Stored data

--------------------

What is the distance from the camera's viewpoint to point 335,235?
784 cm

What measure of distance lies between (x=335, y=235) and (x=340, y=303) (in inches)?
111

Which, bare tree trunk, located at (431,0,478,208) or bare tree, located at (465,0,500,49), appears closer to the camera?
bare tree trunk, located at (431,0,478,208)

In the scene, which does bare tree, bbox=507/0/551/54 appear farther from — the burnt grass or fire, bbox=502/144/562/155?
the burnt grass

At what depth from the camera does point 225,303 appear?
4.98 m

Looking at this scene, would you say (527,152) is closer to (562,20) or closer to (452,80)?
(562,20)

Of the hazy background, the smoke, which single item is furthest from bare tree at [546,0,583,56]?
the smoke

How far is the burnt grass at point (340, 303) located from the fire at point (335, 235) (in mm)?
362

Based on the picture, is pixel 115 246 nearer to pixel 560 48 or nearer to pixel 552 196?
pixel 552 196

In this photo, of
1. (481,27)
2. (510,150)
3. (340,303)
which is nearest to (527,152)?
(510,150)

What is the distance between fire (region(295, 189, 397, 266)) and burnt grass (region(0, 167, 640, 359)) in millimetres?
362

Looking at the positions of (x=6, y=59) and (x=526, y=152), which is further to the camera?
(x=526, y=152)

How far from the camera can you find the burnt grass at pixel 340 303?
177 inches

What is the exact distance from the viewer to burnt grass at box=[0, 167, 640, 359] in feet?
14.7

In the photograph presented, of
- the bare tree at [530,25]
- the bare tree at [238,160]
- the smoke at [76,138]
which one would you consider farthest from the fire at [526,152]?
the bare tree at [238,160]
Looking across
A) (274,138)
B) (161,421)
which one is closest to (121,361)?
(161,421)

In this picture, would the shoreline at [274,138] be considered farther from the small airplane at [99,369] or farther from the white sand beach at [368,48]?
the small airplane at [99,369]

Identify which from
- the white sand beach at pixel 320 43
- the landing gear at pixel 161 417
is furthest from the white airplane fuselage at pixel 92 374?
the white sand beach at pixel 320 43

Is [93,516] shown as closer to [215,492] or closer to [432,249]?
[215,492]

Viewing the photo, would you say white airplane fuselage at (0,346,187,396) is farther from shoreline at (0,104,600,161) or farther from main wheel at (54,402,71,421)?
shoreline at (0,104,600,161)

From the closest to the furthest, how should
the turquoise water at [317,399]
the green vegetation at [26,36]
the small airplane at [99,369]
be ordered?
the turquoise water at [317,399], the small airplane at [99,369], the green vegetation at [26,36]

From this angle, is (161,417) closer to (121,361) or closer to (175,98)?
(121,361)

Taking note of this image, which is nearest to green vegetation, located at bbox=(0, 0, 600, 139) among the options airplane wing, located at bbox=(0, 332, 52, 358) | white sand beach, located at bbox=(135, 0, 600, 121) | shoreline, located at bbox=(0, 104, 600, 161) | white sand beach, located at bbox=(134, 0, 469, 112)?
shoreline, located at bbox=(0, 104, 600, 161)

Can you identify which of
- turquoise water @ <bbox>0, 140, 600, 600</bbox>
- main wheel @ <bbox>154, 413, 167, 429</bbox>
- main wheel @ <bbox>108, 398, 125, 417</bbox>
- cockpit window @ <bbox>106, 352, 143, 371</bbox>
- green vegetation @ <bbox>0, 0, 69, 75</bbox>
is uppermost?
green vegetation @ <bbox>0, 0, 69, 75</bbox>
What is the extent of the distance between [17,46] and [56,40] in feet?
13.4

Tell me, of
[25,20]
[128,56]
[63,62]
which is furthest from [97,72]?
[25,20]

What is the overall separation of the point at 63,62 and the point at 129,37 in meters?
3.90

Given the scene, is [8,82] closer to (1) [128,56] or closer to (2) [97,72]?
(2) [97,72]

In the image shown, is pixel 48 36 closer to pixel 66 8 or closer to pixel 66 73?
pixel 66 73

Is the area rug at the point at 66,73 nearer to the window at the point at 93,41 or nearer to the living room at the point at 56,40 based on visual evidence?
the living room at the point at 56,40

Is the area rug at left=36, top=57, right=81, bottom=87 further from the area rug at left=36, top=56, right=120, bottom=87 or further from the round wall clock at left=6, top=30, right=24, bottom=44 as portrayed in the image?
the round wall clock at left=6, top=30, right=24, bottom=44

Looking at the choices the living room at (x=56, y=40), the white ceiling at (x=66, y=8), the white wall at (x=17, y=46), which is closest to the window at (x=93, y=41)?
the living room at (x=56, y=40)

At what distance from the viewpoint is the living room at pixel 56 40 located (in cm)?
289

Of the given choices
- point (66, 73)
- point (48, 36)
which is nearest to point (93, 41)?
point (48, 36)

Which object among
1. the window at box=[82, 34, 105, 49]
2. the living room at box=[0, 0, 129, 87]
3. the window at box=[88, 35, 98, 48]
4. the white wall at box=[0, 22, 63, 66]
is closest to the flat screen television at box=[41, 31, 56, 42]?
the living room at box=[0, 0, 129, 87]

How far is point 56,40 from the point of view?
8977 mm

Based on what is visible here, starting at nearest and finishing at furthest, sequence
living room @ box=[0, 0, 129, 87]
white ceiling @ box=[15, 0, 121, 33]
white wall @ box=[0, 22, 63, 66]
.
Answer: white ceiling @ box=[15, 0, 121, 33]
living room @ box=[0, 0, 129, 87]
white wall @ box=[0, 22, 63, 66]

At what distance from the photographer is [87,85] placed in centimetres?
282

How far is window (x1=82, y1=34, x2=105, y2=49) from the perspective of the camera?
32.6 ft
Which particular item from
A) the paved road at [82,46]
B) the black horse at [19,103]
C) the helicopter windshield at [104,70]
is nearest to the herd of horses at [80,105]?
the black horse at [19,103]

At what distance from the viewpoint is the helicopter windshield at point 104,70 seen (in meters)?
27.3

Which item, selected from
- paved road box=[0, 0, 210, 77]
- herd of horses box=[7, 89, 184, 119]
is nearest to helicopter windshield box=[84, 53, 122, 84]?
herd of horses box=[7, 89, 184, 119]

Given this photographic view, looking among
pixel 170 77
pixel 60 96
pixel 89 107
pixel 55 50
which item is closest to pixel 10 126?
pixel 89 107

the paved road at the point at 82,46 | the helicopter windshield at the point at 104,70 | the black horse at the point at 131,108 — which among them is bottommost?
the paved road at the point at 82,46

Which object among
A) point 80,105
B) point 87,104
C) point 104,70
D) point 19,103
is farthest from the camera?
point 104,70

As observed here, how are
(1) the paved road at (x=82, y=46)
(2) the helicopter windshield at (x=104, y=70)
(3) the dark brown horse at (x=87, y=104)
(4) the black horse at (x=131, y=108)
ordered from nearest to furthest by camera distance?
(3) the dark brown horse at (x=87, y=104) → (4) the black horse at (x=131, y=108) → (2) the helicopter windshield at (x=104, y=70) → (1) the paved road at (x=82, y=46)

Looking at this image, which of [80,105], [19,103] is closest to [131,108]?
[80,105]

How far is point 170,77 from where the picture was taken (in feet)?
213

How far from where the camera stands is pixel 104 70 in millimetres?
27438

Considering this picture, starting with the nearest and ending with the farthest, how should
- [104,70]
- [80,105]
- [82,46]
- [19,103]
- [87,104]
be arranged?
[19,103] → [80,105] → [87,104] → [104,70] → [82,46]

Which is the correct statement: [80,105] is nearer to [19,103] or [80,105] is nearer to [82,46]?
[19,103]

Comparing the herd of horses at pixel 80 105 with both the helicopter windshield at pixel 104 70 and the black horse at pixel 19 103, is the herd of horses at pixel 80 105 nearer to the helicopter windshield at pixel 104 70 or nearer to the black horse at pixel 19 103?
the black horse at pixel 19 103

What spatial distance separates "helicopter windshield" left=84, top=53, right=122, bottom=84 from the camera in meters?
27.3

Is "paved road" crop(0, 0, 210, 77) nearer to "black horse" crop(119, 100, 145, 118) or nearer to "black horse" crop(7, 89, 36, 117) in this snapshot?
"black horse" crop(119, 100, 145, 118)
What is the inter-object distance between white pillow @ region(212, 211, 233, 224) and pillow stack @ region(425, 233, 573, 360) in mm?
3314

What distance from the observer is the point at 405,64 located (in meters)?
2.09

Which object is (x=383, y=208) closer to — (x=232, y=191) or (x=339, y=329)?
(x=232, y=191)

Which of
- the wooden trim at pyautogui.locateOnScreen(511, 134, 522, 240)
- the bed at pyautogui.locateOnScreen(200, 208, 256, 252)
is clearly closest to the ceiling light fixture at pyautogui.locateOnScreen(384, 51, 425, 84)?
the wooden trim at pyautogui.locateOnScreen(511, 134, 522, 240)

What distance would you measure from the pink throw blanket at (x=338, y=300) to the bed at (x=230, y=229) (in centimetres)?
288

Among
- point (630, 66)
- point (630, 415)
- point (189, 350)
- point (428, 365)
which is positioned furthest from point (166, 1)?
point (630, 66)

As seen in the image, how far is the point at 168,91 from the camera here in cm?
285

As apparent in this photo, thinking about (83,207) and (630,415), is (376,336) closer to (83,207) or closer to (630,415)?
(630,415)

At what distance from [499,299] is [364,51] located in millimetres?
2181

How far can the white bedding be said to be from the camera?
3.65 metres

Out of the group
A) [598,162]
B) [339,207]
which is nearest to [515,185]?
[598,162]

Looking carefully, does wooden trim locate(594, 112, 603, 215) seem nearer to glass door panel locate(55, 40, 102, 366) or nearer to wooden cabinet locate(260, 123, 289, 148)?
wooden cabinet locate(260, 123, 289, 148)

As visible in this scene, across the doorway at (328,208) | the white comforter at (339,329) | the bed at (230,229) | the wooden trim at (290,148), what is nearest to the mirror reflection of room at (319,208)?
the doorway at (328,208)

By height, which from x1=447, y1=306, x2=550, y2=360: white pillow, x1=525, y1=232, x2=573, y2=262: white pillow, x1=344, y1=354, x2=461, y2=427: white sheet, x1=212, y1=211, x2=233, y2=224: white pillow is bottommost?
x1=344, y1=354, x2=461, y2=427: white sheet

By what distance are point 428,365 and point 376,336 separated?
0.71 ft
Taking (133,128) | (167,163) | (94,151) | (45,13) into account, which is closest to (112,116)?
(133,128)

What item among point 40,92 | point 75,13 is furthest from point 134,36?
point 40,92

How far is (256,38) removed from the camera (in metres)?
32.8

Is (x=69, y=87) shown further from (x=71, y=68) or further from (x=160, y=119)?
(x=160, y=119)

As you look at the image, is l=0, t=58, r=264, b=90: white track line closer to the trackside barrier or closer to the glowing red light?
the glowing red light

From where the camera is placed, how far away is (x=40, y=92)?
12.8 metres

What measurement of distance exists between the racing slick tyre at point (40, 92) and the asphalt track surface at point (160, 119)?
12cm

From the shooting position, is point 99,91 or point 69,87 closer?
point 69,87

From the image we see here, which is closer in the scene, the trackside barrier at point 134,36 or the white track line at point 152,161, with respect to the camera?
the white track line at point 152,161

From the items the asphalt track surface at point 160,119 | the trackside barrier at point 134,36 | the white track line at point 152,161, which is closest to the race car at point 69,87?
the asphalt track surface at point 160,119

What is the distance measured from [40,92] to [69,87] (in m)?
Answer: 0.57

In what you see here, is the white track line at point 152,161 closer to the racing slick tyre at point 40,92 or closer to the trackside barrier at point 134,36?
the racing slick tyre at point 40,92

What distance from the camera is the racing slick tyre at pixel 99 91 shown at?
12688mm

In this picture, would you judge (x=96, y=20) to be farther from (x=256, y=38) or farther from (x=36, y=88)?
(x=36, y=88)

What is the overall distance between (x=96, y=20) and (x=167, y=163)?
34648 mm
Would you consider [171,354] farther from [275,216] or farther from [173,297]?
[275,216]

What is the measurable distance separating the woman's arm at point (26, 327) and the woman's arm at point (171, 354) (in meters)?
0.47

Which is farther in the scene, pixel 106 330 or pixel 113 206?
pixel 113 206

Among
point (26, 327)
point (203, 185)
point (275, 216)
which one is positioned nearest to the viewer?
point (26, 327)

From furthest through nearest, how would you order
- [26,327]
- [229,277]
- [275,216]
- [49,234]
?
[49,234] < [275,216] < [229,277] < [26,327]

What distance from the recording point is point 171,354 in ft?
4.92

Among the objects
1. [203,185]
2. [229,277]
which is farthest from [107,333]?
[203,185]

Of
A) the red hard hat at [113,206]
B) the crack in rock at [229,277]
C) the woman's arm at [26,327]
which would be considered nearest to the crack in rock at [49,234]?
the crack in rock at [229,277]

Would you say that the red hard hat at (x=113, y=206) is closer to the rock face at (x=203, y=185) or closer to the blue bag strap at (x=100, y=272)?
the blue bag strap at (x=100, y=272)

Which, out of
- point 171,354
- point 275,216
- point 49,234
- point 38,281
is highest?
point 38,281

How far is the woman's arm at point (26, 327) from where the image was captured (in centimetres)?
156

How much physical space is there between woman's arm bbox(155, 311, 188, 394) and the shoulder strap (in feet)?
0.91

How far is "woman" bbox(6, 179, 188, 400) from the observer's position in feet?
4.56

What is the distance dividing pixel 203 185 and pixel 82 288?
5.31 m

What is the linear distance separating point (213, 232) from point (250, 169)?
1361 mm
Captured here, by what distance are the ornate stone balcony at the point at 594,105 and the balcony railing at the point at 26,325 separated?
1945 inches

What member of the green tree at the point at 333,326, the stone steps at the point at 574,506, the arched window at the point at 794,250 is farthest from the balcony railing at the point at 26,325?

--------------------

Return exactly the lines from the one containing "In this picture, would you" through the last line of the records above, both included, and nothing else.

▶ _RESULT OF THE TASK_:
In this picture, would you judge (x=96, y=20) to be farther from (x=256, y=38) or farther from (x=36, y=88)?
(x=36, y=88)

What is the overall distance between (x=96, y=20) and (x=167, y=163)?
34648 mm
Would you consider [171,354] farther from [275,216] or farther from [173,297]?
[275,216]

What is the measurable distance separating the woman's arm at point (26, 327) and the woman's arm at point (171, 354) (in meters)?
0.47

Which is farther in the scene, pixel 106 330 or pixel 113 206?
pixel 113 206

Among
point (26, 327)
point (203, 185)
point (275, 216)
which one is positioned nearest to the viewer?
point (26, 327)

From furthest through nearest, how would you order
- [26,327]
- [229,277]
- [275,216]
- [49,234]
?
[49,234] < [275,216] < [229,277] < [26,327]

What distance from the recording point is point 171,354 in ft?
4.92

Among the objects
1. [203,185]
2. [229,277]
which is farthest from [107,333]?
[203,185]

Of
A) the red hard hat at [113,206]
B) the crack in rock at [229,277]
C) the woman's arm at [26,327]
which would be considered nearest to the crack in rock at [49,234]?
the crack in rock at [229,277]

Would you say that the red hard hat at (x=113, y=206) is closer to the rock face at (x=203, y=185) or closer to the blue bag strap at (x=100, y=272)?
the blue bag strap at (x=100, y=272)

Which, out of
- point 171,354
- point 275,216
- point 49,234
- point 38,281
is highest?
point 38,281

How far is the woman's arm at point (26, 327) from where the image was captured (in centimetres)?
156

How much physical space is there between woman's arm bbox(155, 311, 188, 394) and the shoulder strap (in feet)?
0.91

How far is "woman" bbox(6, 179, 188, 400) from the observer's position in feet?
4.56

What is the distance dividing pixel 203 185 and pixel 82 288?
5.31 m

What is the linear distance separating point (213, 232) from point (250, 169)?
1361 mm
Captured here, by what distance are the ornate stone balcony at the point at 594,105 and the balcony railing at the point at 26,325 separated?
1945 inches

What member of the green tree at the point at 333,326, the stone steps at the point at 574,506, the arched window at the point at 794,250 is farthest from the balcony railing at the point at 26,325?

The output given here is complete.